- **Metin Kesiti**

_ _ _ _ _ _ _

Bahar’ın Yedinci Yılında Suriye?
Coğrafi bir terim olan bu kavram, iki ana mevsim olan yaz ve kışı birbirine bağlayan, daha çok orta kuşakta belirgin, 21 Mart - 21 Haziran ile 23 Eylül -21 Aralık arasında kalan mevsimler olarak tanımlanır. Ancak biz bu kavramı, yeni bir umut, bakış, daha iyi bir hayat vb. özellikleriyle Arap dünyasında devam eden savaşta tanımaya başladık. Bu baharın en çok etkilediği ülke de Suriye olmuştur.
Suriye sahip olduğu 185 bin km²’lik topraklarının kuzeyinde en uzun kara sınırını oluşturan Türkiye, doğusunda zengin petrol yataklarına sahip Irak, güneyinde Ürdün, güneybatısında Lübnan ve İsrail yer alır. Suriye’nin sahip olduğu bu coğrafi konum, küresel ve bölgesel aktörlerin ülke üzerinde strateji kurma planını sürekli hale getirdiğini söylesek yanlış olmaz. Çünkü Suriye, Kuzey Afrika ve Arap Yarımadası’nın, Anadolu ve Avrupa’ya açılan kapısı, aynı zamanda Irak ve Suudi Arabistan gibi büyük petrol ihracatçısı olan ülkelerin Akdeniz üzerinden petrollerini dünya piyasalarına sürmeleri için önemli bir kavşaktır. Bu kavşak noktasına sahip olmak isteyen küresel aktörler, Kuzey Afrika ülkeleri ve Ortadoğu ülkelerinde halkı sokağa dökerek diktatöryel rejimlere karşı isyanı başlatmışlardır. 17 Aralık 2010’da ilk Tunus’ta “Yasemin Devrimi” adıyla daha sonra “Arap Baharı” olarak devam eden bu isyan Cezayir, Mısır, Libya derken Suriye’ye sıçramıştır. Arap baharı çerçevesinde Suriye açısından bu kıvılcımı ele alan küresel güçler, “Suriye üzerinde doğrudan bir hâkimiyet kurmadıkları müddetçe Ortadoğu’ya hâkim olamayacaklarının” farkındaydılar. Bundan dolayı Suriye’nin karışması bu güçler için bir hedef olup ve bu hedefi gerçekleştirmek için başarılıda olmuşlardır.

_ _ _ _ _ _ _

- **Görev Malzemesi**
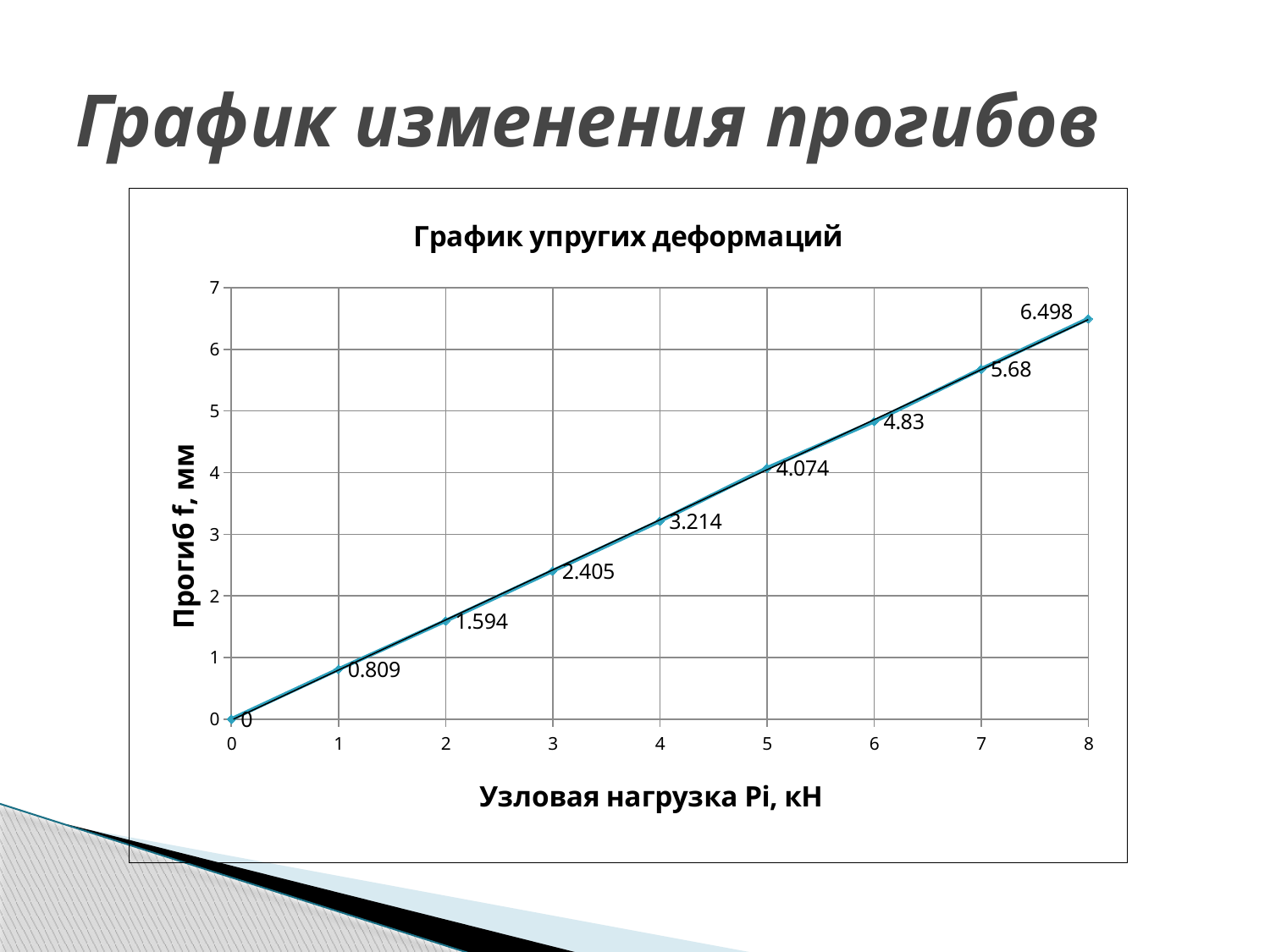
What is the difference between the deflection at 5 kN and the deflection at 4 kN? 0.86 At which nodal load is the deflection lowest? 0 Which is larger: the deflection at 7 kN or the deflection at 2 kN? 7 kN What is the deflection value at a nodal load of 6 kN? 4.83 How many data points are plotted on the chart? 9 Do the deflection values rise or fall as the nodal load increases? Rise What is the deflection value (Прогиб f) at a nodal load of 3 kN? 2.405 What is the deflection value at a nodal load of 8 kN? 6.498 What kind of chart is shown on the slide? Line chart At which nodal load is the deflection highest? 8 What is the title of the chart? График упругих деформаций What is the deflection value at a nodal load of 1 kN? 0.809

_ _ _ _ _ _ _

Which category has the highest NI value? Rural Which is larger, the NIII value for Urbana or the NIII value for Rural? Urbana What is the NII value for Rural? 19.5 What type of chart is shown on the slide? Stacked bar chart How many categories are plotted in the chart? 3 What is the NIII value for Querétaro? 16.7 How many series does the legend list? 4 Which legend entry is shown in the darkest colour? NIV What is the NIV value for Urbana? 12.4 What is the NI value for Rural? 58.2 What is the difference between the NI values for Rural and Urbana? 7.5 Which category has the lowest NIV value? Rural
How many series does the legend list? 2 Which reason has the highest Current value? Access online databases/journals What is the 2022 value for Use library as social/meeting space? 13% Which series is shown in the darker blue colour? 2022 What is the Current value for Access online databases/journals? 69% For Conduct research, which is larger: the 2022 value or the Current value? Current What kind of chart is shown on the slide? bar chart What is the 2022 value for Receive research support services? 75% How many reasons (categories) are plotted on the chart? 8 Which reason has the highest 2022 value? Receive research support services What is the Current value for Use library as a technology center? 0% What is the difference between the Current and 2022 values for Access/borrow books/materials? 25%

_ _ _ _ _ _ _

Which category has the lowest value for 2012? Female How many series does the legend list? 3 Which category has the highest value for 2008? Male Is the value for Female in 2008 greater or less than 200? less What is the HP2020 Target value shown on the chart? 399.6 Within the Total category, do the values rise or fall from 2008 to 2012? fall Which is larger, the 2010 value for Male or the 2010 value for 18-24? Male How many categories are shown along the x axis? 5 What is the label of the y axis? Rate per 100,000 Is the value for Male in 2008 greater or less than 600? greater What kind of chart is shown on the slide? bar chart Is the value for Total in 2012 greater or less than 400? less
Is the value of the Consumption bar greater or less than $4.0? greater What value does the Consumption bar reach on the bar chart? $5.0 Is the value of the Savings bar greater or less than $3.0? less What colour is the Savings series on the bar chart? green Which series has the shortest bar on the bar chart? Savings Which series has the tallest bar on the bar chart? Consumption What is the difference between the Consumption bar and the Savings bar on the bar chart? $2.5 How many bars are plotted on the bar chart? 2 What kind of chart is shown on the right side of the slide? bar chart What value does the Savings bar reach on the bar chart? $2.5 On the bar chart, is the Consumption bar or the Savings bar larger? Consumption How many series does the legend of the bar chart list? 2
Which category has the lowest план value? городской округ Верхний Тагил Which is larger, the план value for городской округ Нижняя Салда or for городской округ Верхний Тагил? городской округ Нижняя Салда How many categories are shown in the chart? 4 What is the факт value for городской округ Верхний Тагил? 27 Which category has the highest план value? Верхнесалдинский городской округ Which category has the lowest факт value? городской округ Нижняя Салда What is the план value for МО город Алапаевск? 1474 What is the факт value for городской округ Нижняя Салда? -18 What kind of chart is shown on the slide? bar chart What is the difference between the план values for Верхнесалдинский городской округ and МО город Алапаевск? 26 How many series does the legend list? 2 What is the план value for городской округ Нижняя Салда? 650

_ _ _ _ _ _ _

- **Yapılacak Görevler**
1 > "greater" dizesini içeren satırların her birini eksiksiz olarak listeleyiniz.
2 > Suriye ve Arap Baharı konulu metni kaldığı yerden genişletiniz.
Metin ile satırlar birbirinden bağımsız iki ayrı malzemedir.

- **Görev Bazında Çıktılar**
1 >
Which category has the lowest value for 2012? Female How many series does the legend list? 3 Which category has the highest value for 2008? Male Is the value for Female in 2008 greater or less than 200? less What is the HP2020 Target value shown on the chart? 399.6 Within the Total category, do the values rise or fall from 2008 to 2012? fall Which is larger, the 2010 value for Male or the 2010 value for 18-24? Male How many categories are shown along the x axis? 5 What is the label of the y axis? Rate per 100,000 Is the value for Male in 2008 greater or less than 600? greater What kind of chart is shown on the slide? bar chart Is the value for Total in 2012 greater or less than 400? less
Is the value of the Consumption bar greater or less than $4.0? greater What value does the Consumption bar reach on the bar chart? $5.0 Is the value of the Savings bar greater or less than $3.0? less What colour is the Savings series on the bar chart? green Which series has the shortest bar on the bar chart? Savings Which series has the tallest bar on the bar chart? Consumption What is the difference between the Consumption bar and the Savings bar on the bar chart? $2.5 How many bars are plotted on the bar chart? 2 What kind of chart is shown on the right side of the slide? bar chart What value does the Savings bar reach on the bar chart? $2.5 On the bar chart, is the Consumption bar or the Savings bar larger? Consumption How many series does the legend of the bar chart list? 2

2 >
Arap baharıyla ilgili en güzel tanımı Bremen Üniversitesi Kültür Bilimleri Enstitüsü Öğretim Görevlisi olan Dr. Detlev Quintern yapmıştır. Detley Arap baharını, “İslam ahlakında ilk sırada yer alan adalet ilkesinden uzaklaşan Arap dünyasında, meydana gelen adalet idealinin rönesansı” şeklinde tanımlamıştır. Arap dünyasında kaybolan bu adalet olgusu küresel güçlerin bölgede demokratik ve adil yönetim propaganda faaliyetlerini arttırmıştır. Yaptıkları bu propagandalar savaşın kapsamının genişleyerek günümüze kadar devam etmesine sebep olmuştur. Ayrıca, bölgedeki karşılık, küresel güçlerin maşa olarak kullandıkları yerel güçler ve terör örgütleri aracılığıyla emellerini rahatlıkla gerçekleştirme olanağını arttırmıştır.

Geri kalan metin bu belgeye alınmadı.